Request
List each line in the data below that contains the word "parapet".

Material for the task
--
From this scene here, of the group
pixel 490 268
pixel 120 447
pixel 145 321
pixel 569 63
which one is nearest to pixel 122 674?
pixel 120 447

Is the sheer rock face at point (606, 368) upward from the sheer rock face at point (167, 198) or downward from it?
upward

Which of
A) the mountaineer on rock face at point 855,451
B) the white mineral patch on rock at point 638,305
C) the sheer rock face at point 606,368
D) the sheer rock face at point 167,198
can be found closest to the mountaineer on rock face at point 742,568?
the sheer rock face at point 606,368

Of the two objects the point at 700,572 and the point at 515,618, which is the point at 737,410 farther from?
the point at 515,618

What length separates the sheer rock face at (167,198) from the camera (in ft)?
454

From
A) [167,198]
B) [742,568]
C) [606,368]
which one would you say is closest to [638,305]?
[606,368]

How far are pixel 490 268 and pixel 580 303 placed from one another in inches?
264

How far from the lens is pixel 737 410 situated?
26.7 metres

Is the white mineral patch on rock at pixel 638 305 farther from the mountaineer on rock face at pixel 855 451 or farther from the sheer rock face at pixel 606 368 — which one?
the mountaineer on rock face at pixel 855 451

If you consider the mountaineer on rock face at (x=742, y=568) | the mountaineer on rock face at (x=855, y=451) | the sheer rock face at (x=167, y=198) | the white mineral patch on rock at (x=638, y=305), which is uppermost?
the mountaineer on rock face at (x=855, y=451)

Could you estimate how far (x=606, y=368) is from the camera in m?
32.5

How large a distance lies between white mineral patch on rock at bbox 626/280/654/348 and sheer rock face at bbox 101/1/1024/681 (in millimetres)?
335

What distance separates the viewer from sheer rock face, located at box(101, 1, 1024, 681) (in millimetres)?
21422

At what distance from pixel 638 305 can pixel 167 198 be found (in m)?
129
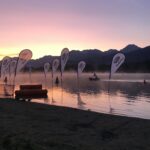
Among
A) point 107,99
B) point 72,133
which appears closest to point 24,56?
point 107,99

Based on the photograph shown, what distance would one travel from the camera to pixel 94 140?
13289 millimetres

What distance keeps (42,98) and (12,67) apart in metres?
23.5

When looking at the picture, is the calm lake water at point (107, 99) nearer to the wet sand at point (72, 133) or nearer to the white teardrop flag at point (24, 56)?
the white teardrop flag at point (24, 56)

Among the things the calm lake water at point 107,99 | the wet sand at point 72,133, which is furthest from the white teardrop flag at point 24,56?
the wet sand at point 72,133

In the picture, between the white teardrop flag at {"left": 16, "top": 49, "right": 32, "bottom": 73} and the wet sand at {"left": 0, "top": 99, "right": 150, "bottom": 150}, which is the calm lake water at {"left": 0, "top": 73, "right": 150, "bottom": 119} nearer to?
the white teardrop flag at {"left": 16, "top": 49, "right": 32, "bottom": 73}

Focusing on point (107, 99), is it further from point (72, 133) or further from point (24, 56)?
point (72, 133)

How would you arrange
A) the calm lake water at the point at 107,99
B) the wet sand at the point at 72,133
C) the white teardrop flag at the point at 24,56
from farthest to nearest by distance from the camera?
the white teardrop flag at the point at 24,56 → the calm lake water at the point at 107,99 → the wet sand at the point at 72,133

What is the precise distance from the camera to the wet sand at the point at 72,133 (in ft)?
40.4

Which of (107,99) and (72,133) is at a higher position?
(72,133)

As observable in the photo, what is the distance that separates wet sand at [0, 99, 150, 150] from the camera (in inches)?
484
--
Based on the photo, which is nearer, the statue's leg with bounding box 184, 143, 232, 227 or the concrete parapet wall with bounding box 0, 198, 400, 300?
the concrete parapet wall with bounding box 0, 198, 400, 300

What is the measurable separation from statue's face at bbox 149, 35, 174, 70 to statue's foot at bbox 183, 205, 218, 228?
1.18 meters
--
Solution
Based on the photo, which is nearer, the statue's leg with bounding box 184, 143, 232, 227 or the concrete parapet wall with bounding box 0, 198, 400, 300?
the concrete parapet wall with bounding box 0, 198, 400, 300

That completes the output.